◆ Material for this task ◆
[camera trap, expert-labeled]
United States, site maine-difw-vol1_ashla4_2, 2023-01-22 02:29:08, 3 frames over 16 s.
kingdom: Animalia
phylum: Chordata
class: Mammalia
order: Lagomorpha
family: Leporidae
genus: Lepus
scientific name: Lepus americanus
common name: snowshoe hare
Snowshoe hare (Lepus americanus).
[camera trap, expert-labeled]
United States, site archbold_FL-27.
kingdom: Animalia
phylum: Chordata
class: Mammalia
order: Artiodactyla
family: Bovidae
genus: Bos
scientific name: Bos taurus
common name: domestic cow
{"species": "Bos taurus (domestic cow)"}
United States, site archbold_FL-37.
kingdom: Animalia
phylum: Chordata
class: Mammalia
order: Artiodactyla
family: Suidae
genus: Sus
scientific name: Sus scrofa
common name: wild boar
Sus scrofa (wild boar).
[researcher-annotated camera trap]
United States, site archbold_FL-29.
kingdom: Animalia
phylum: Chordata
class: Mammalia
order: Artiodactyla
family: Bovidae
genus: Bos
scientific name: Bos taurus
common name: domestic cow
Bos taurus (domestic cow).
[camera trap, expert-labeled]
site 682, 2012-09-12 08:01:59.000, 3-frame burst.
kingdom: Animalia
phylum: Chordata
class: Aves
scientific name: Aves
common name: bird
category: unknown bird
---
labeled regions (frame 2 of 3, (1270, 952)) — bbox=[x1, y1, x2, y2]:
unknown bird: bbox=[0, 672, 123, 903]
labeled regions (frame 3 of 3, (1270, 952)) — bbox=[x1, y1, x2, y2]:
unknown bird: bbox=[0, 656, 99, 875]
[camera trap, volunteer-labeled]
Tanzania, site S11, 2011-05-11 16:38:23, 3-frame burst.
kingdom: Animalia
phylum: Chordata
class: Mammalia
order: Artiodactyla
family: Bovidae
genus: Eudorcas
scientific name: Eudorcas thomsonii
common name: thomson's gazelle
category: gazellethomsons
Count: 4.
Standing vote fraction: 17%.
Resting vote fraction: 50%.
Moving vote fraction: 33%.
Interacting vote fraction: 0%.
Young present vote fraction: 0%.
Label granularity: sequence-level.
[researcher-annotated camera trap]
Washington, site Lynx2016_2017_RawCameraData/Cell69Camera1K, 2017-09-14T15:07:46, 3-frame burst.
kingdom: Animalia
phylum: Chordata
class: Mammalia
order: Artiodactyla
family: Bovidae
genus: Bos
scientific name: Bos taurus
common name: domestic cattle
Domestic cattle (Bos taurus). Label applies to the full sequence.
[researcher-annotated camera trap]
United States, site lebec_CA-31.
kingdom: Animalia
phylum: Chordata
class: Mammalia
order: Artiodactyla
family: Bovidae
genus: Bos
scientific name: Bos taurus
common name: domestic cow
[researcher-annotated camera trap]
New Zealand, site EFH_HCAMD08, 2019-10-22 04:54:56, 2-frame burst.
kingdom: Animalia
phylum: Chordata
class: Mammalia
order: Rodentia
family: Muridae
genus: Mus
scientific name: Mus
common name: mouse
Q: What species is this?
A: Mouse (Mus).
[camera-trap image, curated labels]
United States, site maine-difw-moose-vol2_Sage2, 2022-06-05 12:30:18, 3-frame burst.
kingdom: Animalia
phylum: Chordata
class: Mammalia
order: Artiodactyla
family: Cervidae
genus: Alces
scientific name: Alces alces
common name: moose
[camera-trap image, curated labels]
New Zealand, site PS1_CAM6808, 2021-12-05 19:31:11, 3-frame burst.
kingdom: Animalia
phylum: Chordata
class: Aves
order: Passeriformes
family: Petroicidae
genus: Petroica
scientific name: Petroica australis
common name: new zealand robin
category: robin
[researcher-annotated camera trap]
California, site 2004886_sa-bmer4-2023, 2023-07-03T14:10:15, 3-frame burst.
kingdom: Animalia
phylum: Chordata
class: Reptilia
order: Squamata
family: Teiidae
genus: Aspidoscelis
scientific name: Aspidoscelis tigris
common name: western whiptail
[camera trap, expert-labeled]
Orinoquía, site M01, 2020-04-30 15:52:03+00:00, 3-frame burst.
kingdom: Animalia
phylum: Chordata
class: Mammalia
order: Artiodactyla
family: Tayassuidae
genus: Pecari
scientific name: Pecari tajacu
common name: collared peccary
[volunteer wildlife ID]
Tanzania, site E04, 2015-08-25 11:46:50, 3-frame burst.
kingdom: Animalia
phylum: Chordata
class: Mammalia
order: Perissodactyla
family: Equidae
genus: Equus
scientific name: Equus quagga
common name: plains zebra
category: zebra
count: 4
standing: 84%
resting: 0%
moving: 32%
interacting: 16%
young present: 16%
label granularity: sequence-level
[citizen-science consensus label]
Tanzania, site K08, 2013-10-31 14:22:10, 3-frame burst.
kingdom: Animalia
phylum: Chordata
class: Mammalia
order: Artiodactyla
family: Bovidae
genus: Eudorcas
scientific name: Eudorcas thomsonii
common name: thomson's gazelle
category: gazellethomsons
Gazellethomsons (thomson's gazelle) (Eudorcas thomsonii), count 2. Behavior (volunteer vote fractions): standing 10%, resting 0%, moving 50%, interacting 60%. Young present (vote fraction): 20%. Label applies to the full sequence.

◆ Exercise objective ◆
Read the data above and pull out each line that holds the string "United".

◆ Answer for the task ◆
United States, site maine-difw-vol1_ashla4_2, 2023-01-22 02:29:08, 3 frames over 16 s.
United States, site archbold_FL-27.
United States, site archbold_FL-37.
United States, site archbold_FL-29.
United States, site lebec_CA-31.
United States, site maine-difw-moose-vol2_Sage2, 2022-06-05 12:30:18, 3-frame burst.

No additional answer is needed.